### Supplied text
# # # # #

Single by Shania Twain

from the album Little Miss Twain
- Released: May 13, 2026
- Genre: Southern rock
- Length: 2:46
- Label: Republic
- Songwriter: Shania Twain
- Producer: Zach Dawes

Shania Twain singles chronology
| "Da Stanotte in Poi (From This Moment On)" (2024) | "Dirty Rosie" (2026) |  |

Music video
- "Dirty Rosie" on YouTube

= Dirty Rosie =

2026 single by Shania Twain

"Dirty Rosie" is a song by Canadian singer-songwriter Shania Twain. It was produced by Zach Dawes and released on May 13, 2026, by Republic Records as the lead single from her seventh studio album Little Miss Twain (2026). It was written solely by Twain and is named after her first truck, with the lyrics detailing her first experiences of driving as a child in Ontario and how, while her lover may drive her crazy, he is not allowed to drive her truck.

==Background==
"Dirty Rosie" was released on May 13, 2026 alongside the announcement of her seventh album, Little Miss Twain. When the official track listing was revealed, "Dirty Rosie" was shown to feature as the album's fourth track.

==Writing and composition==
The song is named after her old truck, with Twain explaining, "this is a reflection on my first years driving, like behind the wheel. I was 10 and we drove the dirt roads because we're working in the woods. We did a lot of lumberjack kind of work, OK? Dirty trucks were the only kind of trucks we had and they were always old and rickety and we could not afford new ones and nobody shines their truck. I remember my dad's truck, it was a red truck, but it faded, of course, to a rosie colour. I thought, the only kind of truck that I've ever driven was a Dirty Rosie truck. Yeah, it's all about my first days as a child driver."

Sonically, "Dirty Rosie" was described as "genre-blurring" and "blending country with rock, pop, soul and bluegrass textures" which "echoes the boundary-pushing spirit" that defines Twain's career.

# # # # #

### Information given
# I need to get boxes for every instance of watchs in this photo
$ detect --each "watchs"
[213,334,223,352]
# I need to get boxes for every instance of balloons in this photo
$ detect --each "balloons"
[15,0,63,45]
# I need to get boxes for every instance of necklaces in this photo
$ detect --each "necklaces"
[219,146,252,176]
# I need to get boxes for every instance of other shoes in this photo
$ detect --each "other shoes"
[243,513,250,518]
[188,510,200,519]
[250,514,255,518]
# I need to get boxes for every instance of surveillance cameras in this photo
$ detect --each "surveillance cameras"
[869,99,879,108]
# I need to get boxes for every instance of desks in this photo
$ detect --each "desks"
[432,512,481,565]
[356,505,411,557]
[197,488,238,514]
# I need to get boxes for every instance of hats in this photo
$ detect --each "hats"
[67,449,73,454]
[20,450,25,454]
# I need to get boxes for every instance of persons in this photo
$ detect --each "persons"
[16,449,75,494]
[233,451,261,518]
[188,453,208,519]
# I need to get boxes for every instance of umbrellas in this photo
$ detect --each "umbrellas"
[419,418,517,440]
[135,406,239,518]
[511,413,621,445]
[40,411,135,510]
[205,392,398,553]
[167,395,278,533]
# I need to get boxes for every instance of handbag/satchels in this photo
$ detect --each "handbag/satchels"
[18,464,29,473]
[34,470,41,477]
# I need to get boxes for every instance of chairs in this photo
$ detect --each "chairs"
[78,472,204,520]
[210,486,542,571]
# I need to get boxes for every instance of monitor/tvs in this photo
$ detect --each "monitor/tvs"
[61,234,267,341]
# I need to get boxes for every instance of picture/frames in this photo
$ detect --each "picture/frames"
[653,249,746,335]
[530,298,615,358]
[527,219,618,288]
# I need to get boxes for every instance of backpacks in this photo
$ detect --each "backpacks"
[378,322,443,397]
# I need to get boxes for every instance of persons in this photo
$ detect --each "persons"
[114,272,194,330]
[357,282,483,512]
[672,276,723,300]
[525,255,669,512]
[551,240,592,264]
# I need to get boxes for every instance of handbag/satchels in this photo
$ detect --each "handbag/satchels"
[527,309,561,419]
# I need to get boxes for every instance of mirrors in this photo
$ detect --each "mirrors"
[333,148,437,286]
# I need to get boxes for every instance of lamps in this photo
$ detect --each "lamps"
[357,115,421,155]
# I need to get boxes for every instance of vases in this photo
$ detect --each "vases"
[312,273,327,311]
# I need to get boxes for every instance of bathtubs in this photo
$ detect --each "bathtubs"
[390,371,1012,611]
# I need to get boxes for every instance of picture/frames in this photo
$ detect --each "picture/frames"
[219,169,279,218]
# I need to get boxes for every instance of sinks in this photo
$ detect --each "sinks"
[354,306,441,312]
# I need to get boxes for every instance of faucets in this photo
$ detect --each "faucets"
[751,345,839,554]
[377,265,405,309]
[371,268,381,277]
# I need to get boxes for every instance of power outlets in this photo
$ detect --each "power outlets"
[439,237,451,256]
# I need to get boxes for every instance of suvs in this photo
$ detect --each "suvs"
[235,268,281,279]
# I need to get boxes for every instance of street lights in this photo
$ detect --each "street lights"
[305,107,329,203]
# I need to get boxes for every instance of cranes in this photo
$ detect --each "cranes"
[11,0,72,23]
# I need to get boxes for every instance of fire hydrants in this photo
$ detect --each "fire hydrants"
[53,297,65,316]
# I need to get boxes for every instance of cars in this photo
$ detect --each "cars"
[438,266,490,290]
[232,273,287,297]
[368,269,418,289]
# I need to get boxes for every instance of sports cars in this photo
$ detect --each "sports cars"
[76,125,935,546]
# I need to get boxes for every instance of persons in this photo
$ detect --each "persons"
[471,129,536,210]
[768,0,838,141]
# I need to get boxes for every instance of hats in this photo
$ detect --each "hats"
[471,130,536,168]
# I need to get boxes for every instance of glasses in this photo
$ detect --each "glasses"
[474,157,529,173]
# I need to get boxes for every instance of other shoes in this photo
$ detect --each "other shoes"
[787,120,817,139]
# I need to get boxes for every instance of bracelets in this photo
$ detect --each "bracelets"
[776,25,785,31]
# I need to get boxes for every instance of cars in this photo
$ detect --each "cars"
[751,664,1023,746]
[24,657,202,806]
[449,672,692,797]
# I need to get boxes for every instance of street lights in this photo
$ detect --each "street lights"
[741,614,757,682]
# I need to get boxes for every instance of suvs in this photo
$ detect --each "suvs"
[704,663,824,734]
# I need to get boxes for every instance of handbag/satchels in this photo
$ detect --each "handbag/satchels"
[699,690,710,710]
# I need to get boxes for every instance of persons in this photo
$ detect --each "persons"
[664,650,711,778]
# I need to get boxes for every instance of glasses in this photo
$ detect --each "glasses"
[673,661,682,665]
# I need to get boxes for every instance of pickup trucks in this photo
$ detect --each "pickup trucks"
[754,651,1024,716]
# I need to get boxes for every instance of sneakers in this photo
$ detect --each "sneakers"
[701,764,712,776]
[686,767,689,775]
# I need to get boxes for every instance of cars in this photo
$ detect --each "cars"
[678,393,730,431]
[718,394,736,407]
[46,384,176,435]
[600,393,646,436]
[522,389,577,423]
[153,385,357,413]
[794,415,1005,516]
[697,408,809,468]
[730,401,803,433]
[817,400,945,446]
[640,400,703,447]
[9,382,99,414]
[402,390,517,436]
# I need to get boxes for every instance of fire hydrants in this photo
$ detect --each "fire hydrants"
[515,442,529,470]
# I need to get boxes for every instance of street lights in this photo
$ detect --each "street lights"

# # # # #

### Goal
Rewrite the passage of the "Dirty Rosie" article starting at "Shania Twain singles" and ending at "drive her truck.", changing "lead single" to "debut single".

### Problem solution
Shania Twain singles chronology
| "Da Stanotte in Poi (From This Moment On)" (2024) | "Dirty Rosie" (2026) |  |

Music video
- "Dirty Rosie" on YouTube

= Dirty Rosie =

2026 single by Shania Twain

"Dirty Rosie" is a song by Canadian singer-songwriter Shania Twain. It was produced by Zach Dawes and released on May 13, 2026, by Republic Records as the debut single from her seventh studio album Little Miss Twain (2026). It was written solely by Twain and is named after her first truck, with the lyrics detailing her first experiences of driving as a child in Ontario and how, while her lover may drive her crazy, he is not allowed to drive her truck.